Ankara'ya yapılan saldırılar artıyor, Erdoğan ve yanında kalanlar buna direniyordu. Herkes "BU KEZ KESİN GİTTİ. BURADAN ÇIKAMAZ" derken ERDOĞAN BAŞBAKAN olarak yürümesini biliyordu. Dışarıdan saldıranların çok adamı içerideydi! Hırsız evin içindeyse kilit de tutmazdı. Buna rağmen yürüyüş sürüyordu...
Hatta ve hatta ERDOĞAN artan, şiddetlenen saldırılar karşısında daha da atak oluyor ve gereken yapılıyordu! İşin daha doğrusu düğümün çözüldüğü yer de burasıydı!
SALDIRININ KARARGAHI bu karşılığı beklemiyordu. Yanıldıkları nokta ERDOĞAN'IN REFLEKSLERİYDİ.
Korkup bırakacağı sanılan ERDOĞAN gücünü toplayıp karşılık veriyordu...
AK PARTİ kurulduğundan beri bu tsunami ile mücadele ediyordu.
İçeridekiler hariç... İçeridekileri yolda tanıyor ve hesaplaşıyordu.
Buradaki hayal kırıklığı çok daha fazlaydı. Şaşkınlık da...
Buna rağmen ANKARA DÜŞMÜYOR, ERDOĞAN GİTMİYOR, TÜRKİYE TEK PARÇA OLARAK YOLA DEVAM EDİYORDU... Ve DEVAM DA EDECEKTİ...
Ancak saldırılar daha da şiddetlenecekti... Çünkü Erdoğanlı TÜRKİYE'nin konumu, pozisyonu saldırıların merkezini rahatsız etmekle kalmıyor, oyun planlarını bozuyordu. Türkiye'nin en değerli yanı DÜNYA ÜZERİNDEKİ KONUMUYDU! Yani BATI ile mi DOĞU ile mi birlikte olduğuydu!

### Kayıtlı Öğeler

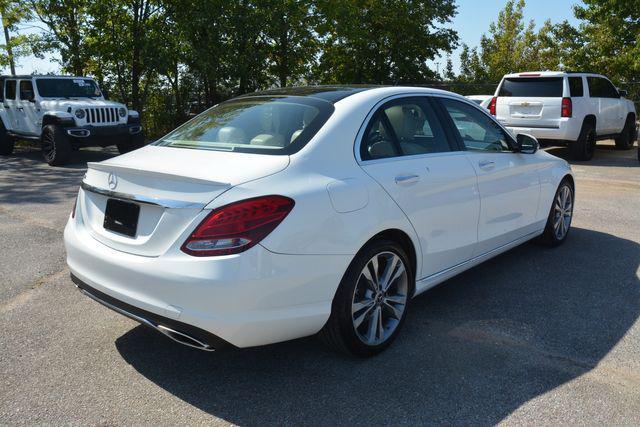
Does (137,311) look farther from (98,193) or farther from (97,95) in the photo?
(97,95)

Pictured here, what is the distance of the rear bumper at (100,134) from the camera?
1217cm

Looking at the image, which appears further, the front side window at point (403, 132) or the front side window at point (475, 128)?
the front side window at point (475, 128)

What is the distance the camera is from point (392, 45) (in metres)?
30.1

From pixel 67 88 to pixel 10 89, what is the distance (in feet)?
5.07

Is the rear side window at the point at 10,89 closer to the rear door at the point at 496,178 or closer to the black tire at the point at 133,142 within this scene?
the black tire at the point at 133,142

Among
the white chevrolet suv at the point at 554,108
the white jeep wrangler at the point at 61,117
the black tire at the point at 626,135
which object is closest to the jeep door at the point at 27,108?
the white jeep wrangler at the point at 61,117

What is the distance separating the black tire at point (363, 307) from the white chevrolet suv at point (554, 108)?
9.50 meters

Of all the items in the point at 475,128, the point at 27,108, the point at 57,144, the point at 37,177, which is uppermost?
the point at 475,128

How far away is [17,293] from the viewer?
4.52 m

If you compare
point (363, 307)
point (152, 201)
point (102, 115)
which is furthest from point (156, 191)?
point (102, 115)

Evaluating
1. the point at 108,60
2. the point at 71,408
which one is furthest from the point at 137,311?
the point at 108,60

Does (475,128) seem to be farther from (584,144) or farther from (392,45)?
(392,45)

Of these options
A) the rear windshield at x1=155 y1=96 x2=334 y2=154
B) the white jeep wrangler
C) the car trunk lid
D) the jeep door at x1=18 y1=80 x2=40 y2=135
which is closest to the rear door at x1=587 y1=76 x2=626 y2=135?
the white jeep wrangler

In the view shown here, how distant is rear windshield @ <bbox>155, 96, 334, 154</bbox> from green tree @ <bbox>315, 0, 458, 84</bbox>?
23.5 metres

### Görev Özeti A
Seçilmiş bölüme göre aşağıdaki soruları yanıtlayınız:
(i) Saldırının karargâhının yanıldığı nokta neydi?
(ii) Hırsız evin içindeyse ne tutmazdı?
(iii) Türkiye'nin en değerli yanı neydi?
### Görev Özeti B
Seçilmiş bölümde "Ankara'ya yapılan saldırılar" ile başlayıp "toplayıp karşılık veriyordu..." ile biten kısmı, "yürüyüş" yerine "ilerleyiş" koyarak yeniden yazınız.

### Doğru Sonuç A
(i) Erdoğan'ın refleksleri.
(ii) Kilit.
(iii) Dünya üzerindeki konumu.

### Doğru Sonuç B
Ankara'ya yapılan saldırılar artıyor, Erdoğan ve yanında kalanlar buna direniyordu. Herkes "BU KEZ KESİN GİTTİ. BURADAN ÇIKAMAZ" derken ERDOĞAN BAŞBAKAN olarak yürümesini biliyordu. Dışarıdan saldıranların çok adamı içerideydi! Hırsız evin içindeyse kilit de tutmazdı. Buna rağmen ilerleyiş sürüyordu...
Hatta ve hatta ERDOĞAN artan, şiddetlenen saldırılar karşısında daha da atak oluyor ve gereken yapılıyordu! İşin daha doğrusu düğümün çözüldüğü yer de burasıydı!
SALDIRININ KARARGAHI bu karşılığı beklemiyordu. Yanıldıkları nokta ERDOĞAN'IN REFLEKSLERİYDİ.
Korkup bırakacağı sanılan ERDOĞAN gücünü toplayıp karşılık veriyordu...